• **PROBLEMS**
• a. Answer these questions from the account titled "Romance languages in Mexico and Italy":
(i) Who offered the narrator the position of Italian professor at Cleveland State?
(ii) Why did the narrator's father have to go to Italy?
(iii) Where is the University of Perugia located, according to the account?
• b. Carry on the personal account titled "Romance languages in Mexico and Italy," picking up right after its final sentence.
--- begin EXCERPTED TEXT ---
Romance languages in Mexico and Italy

Virginia and I went to the University of Mexico when she was a junior then returned to Ohio. That’s when we found out that daddy had to go to Italy to see the notary to switch back land titles to my grandmother. In the meantime, I got a phone call from Dr. Carabini and he offered me his position to be the Italian professor at Cleveland State! I was thrilled at that, but I already had a position of teaching Spanish; which is why I was in Mexico taking some culture classes. The Spanish teacher retired and recommended me so I got the job; I still went to the interview and all that though.
Picture of the three Curro children
Laura, brother Tom and Aunt Virginia
When Carabini called I said to him that I was thrilled and for him to excuse me for speaking Spanish because I had just returned from Mexico. He said he understood completely. I told him it would be great if I could go to Italy for a while to freshen up in Italian and he said that was a wonderful idea. So it was decided-we would go, my sister and I, to the University of Perugia. The University of Perugia is north of Rome and was an international institute. It was a university for students from all over the world that came to Perugia to learn Italian.
--- end EXCERPTED TEXT ---
--- begin STORED DATA ---
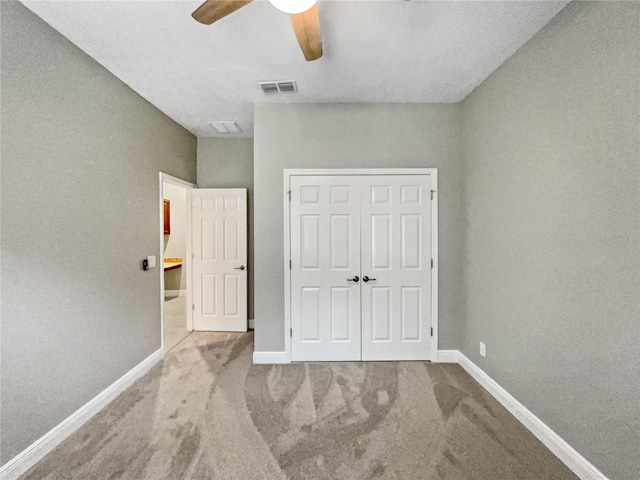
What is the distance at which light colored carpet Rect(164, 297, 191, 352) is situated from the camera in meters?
--- end STORED DATA ---
• **SOLVED TASKS**
• a.
(i) Dr. Carabini.
(ii) He had to see the notary to switch land titles back to the narrator's grandmother.
(iii) North of Rome.

• b.
Picture of University of Mexico
University of Mexico
My dad said, regarding us going to Italy, “Under one condition–that your mother goes with you.”  Mother was supposed to be our chaperone and we were supposed to live in an apartment; the three of us would live together.  But I said to my dad before leaving, “Dad, I’m just barely a college graduate and I got a job!” Originally, when I went there to teach Spanish I was only an adjunct teacher and this was a much more prominent position in the Italian department. With this new position, I would have been head of the entire Italian department. I graduated in 35’ and got offered this position to teach at Cleveland College in 37’. I was just twenty one years old, and I told my daddy “Imagine, my being so young and already a teacher!” It was also during the depression, when things were hard. But anyways, off we went! My mother wanted my father to come, but my father said, “No, you go.” She felt bad to leave my father and my brother. Because she was very attached to my brother, and my brother said, “That’s okay mom, go ahead.” When we got to Naples, I said to my sister that we should really go to Sicily to visit Grandmother Virginia (my mother’s mom) and mother’s sister. Mother’s only family was her mother and her sister in Sicily. She wanted them to come to America, but my grandmother said, “I don’t have to go to America, I am well off here and I refuse to go to a foreign country where I don’t know the people or the language.” My Grandmother Virginia was a little spoiled. She knew she wouldn’t have the servants that she was used to; so she wouldn’t come and my aunt wouldn’t either. So anyways, I said we should really go see grandmother and our aunt. I said to my mother repeatedly that we should go. I told her, “If we don’t go to Sant’Agata and see your mother now, you won’t!” Besides, the school was still not open when we got there, so we could go later and still be okay. I must have put on such a good act, that our mother got us tickets to get on the boat to Sicily from Naples.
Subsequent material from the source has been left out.